Press Release: 4/1/2025
NFIB Launches Ad Campaign Urging Reform of Broken Mass. UI System, Decrying Unfair Costs on Small Businesses After Mandated Shutdowns, Fraud, and $2.1 Billion State Error
March 31, 2025
NFIB rolls out digital and radio ads this week
FOR IMMEDIATE
BOSTON, MA (March 31, 2025) – The National Federation of Independent Business (NFIB), Massachusetts’ leading small business advocacy organization with thousands of members across the Commonwealth, launched a radio and online [advertising campaign] today urging lawmakers and Gov. Healey to fix the state’s broken Unemployment Insurance (UI) system, which is unjustifiably saddling Main Street businesses with ever increasing taxes and fees. The campaign also includes a website – ProtectMassachusettsSmallBusiness.org – with information about this worsening crisis, news articles about the issue, and links to contact local legislators.
>>>>> CLICK HERE TO HEAR THE RADIO AD.
Massachusetts has historically ranked worst in the nation for state unemployment insurance taxes on small businesses, with the Commonwealth barely rising from the bottom to the 47th spot this year. Well before the COVID pandemic, Massachusetts was an irresponsible outlier for unemployment insurance policy, providing overly generous benefits and lax eligibility requirements. These flaws in Massachusetts’s unsustainable UI system became very clear when the pandemic struck, along with the state-imposed shutdowns and restrictions.

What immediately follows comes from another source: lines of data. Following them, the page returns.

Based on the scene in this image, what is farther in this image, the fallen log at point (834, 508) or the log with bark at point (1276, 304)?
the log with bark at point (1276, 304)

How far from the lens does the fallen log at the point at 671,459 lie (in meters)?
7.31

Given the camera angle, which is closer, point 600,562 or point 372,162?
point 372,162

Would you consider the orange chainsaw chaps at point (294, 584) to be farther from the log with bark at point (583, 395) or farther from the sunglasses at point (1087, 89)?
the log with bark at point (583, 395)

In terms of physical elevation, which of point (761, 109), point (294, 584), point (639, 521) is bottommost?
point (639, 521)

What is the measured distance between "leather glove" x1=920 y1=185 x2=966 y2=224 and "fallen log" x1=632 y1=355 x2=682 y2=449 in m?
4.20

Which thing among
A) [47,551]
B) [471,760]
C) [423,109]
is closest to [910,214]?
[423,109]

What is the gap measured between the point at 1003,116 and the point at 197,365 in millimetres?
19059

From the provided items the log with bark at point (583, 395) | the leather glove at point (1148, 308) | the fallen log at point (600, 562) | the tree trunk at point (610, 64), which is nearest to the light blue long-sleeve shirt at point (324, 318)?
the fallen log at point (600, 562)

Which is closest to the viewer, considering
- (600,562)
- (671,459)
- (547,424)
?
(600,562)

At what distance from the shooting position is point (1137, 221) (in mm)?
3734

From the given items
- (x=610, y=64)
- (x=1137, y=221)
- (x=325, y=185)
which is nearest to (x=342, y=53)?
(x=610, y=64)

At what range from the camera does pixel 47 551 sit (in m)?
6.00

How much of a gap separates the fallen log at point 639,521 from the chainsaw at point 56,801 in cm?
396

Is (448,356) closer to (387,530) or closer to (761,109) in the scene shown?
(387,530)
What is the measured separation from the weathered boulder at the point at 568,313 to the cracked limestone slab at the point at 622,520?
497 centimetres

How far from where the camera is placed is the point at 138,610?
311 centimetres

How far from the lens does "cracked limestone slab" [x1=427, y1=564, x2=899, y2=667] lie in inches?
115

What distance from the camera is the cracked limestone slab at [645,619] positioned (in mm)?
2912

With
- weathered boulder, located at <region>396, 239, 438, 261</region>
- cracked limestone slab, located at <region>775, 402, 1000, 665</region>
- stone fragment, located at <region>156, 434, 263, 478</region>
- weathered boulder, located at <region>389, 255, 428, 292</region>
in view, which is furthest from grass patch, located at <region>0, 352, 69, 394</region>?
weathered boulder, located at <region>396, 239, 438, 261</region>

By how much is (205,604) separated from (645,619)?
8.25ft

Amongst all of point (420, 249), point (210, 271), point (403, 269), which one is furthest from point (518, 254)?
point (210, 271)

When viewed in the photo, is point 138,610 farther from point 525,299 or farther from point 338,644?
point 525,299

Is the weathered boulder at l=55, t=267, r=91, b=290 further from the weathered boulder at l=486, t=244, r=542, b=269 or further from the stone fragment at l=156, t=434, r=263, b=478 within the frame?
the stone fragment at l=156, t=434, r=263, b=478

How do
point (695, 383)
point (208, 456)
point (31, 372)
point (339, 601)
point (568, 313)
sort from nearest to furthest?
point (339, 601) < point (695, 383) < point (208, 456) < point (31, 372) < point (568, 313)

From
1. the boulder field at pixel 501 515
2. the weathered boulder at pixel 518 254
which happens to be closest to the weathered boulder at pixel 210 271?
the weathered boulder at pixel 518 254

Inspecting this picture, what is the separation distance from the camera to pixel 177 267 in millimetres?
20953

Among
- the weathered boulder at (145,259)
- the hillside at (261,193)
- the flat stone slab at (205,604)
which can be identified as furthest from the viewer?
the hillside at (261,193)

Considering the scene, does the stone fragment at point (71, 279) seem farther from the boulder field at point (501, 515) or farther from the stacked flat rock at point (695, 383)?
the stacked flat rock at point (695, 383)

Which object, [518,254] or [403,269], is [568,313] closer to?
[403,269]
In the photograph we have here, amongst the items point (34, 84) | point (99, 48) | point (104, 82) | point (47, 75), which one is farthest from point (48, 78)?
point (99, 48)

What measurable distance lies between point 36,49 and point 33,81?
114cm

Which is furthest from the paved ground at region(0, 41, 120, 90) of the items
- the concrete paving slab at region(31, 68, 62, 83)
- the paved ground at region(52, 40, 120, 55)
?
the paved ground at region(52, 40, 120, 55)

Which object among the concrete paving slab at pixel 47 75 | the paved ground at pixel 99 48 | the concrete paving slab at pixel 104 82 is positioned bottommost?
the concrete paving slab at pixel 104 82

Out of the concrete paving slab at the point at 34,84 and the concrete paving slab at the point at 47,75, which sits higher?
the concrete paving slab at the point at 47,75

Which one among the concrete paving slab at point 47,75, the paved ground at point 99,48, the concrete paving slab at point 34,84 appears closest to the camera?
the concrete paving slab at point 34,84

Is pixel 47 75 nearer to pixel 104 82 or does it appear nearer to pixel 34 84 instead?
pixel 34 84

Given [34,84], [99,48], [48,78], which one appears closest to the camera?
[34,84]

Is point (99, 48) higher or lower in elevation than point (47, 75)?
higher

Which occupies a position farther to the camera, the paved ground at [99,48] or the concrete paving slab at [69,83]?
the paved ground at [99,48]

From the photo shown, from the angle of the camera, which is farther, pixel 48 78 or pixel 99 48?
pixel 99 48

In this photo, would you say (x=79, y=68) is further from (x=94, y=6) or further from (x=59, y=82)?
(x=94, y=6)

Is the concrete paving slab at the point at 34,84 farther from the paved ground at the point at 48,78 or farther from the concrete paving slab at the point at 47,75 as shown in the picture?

“Now is the time to secure the long-term security of our UI system while providing desperately needed relief for Massachusetts employers,” said NFIB Massachusetts State Director Christopher Carlozzi. “The state’s COVID shutdowns and restrictions caused the layoffs and resultant debt, which were beyond the control of Massachusetts employers, and lawmakers all but refused to utilize ample federal relief aid as intended to fill the muti-billion-dollar hole in the UI trust fund. Our unsustainable benefits and lax eligibility requirements, coupled with rampant UI fraud and overpayments during the pandemic, which were never fully examined, left businesses holding the bag to repay the federal UI debt. To add insult to injury, the COVID-era $2.1 billion error discovered last year in the program will now add even further to the sky-high taxes and assessments small businesses must pay.”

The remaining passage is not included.